Cherry and magnolia trees are blooming throughout the Delaware Valley but you may be asking why your flowers are brown and not pink. Some early blooming cultivars of cherries and magnolias have succumbed to frost damage and turned brown. As a result, they have no blooms this spring, just browned flowers.
No need to panic. Your tree is not dead. It is just a victim of unseasonably warm temperatures in February and then a return to cold temperatures in March. The warm temperatures caused early blooming cultivars like Prunus ‘Okame’ and Magnolia x loebneri ‘Leonard Messel’ to bloom or almost come into full bloom.
Closed buds can handle the freezing temperatures but open flowers are susceptible. Unlike some plants such as witchhazels and crocus whose blooms can withstand a cold snap and dip below freezing, the open flowers of most cherries and magnolias are not as resilient. The frost has destroyed their seasonal display.
The good news is your tree is fine and will leaf out in another week or two. Barring another late winter/early spring major temperature swing, you will enjoy another “pink” spring with your cherry tree next year.
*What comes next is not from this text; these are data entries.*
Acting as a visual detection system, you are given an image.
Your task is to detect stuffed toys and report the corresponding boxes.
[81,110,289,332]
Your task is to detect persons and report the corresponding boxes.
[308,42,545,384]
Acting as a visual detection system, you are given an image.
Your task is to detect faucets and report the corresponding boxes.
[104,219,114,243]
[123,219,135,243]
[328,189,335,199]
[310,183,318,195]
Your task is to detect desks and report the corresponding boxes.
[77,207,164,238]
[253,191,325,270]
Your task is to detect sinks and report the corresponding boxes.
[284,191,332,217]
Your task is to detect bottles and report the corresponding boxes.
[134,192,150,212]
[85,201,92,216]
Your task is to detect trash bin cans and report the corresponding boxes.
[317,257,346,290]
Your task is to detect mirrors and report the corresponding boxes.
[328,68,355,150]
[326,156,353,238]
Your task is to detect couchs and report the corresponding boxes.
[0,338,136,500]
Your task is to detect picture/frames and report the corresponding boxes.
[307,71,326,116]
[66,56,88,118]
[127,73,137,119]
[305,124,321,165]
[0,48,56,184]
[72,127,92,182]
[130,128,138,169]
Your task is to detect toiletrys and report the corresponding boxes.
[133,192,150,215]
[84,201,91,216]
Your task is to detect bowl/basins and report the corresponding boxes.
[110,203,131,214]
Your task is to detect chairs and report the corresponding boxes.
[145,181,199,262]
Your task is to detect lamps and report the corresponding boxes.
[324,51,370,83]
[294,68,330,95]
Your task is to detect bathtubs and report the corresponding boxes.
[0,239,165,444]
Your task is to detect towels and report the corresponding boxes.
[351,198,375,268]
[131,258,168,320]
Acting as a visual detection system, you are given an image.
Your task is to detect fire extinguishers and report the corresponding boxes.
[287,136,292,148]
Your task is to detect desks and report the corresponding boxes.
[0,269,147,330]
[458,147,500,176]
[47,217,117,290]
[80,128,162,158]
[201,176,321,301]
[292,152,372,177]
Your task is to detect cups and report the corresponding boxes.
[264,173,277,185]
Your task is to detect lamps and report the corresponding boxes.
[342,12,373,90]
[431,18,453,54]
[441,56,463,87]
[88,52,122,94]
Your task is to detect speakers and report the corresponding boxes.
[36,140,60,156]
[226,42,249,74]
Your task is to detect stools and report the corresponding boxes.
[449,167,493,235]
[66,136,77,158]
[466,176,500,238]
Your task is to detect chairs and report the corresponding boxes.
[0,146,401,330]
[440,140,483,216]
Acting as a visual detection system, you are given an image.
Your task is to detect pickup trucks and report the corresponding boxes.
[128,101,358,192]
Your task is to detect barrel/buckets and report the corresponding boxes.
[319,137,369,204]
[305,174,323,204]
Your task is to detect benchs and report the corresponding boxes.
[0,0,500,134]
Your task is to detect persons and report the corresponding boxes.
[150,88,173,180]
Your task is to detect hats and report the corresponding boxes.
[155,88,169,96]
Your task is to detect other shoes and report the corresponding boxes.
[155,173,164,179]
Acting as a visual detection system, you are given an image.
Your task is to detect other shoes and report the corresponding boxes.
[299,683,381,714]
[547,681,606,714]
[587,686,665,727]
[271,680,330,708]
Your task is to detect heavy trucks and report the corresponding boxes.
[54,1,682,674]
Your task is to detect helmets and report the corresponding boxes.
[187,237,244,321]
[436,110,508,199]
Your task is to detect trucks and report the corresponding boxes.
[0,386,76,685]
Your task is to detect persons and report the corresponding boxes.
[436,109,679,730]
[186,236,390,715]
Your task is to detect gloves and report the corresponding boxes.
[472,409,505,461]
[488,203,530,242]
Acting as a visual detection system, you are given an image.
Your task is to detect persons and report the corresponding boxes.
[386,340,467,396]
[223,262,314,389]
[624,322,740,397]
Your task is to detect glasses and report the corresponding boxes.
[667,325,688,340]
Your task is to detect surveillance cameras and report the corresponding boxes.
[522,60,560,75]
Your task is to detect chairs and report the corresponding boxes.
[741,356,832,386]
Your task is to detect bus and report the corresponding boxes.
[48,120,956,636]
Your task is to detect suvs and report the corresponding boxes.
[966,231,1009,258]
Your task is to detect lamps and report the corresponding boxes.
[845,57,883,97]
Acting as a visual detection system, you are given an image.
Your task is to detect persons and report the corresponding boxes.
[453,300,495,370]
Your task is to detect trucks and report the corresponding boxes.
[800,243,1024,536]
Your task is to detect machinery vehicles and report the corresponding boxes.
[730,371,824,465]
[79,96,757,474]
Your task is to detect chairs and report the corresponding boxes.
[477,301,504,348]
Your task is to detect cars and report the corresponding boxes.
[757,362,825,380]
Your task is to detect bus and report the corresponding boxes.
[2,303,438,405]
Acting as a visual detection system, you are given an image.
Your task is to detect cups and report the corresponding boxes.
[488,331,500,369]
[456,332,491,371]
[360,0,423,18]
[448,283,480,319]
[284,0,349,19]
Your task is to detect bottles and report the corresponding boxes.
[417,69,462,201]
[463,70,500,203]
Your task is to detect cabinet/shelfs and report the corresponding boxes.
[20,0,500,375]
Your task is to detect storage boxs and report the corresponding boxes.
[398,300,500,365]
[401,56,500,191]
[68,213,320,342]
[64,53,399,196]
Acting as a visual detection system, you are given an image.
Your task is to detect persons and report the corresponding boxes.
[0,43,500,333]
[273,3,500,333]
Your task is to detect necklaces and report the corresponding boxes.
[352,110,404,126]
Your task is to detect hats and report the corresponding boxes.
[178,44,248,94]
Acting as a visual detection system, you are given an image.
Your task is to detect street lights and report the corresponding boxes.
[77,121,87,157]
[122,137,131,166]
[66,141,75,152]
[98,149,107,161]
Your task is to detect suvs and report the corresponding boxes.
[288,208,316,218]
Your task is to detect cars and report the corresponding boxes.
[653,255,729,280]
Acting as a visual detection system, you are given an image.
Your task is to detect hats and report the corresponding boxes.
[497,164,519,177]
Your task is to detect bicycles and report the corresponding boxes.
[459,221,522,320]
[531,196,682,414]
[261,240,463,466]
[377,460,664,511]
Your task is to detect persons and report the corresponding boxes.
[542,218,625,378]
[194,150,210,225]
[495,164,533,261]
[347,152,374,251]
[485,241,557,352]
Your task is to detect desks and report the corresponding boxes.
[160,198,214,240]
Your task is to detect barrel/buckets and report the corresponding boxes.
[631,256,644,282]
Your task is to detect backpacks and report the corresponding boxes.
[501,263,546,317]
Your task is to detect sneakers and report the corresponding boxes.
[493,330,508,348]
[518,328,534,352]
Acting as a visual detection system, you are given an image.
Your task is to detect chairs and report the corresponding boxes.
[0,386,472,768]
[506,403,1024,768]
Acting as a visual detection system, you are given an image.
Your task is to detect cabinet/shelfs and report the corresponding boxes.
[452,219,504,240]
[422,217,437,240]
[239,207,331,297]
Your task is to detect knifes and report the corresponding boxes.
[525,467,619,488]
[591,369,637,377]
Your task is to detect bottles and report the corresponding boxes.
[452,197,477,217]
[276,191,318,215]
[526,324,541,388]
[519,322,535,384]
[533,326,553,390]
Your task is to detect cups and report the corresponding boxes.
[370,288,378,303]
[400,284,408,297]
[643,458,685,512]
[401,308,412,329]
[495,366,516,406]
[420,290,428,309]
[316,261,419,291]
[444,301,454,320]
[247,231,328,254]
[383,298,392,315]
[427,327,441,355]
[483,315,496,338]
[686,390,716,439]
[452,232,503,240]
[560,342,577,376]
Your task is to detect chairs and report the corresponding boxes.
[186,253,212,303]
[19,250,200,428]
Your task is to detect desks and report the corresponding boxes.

If you have planted early and late bloomers in your garden, you can enjoy a show no matter the volatility in temperature. While the Arboretum will not experience a show from Prunus ‘Okame’ this year, other varieties like Prunus x yedoensis are looking stunning right now in the Cherry Border. The season typically ends with the wonderful double-pink flower from Prunus ‘Royal Burgundy’. To explore all the flowering times of cherries, download the Cherry Collection brochure.
If you are looking for later blooming magnolias, consider yellow selections like: Magnolia ‘Elizabeth’, M. ‘Butterflies’, and M. ‘Golden Endeavor’.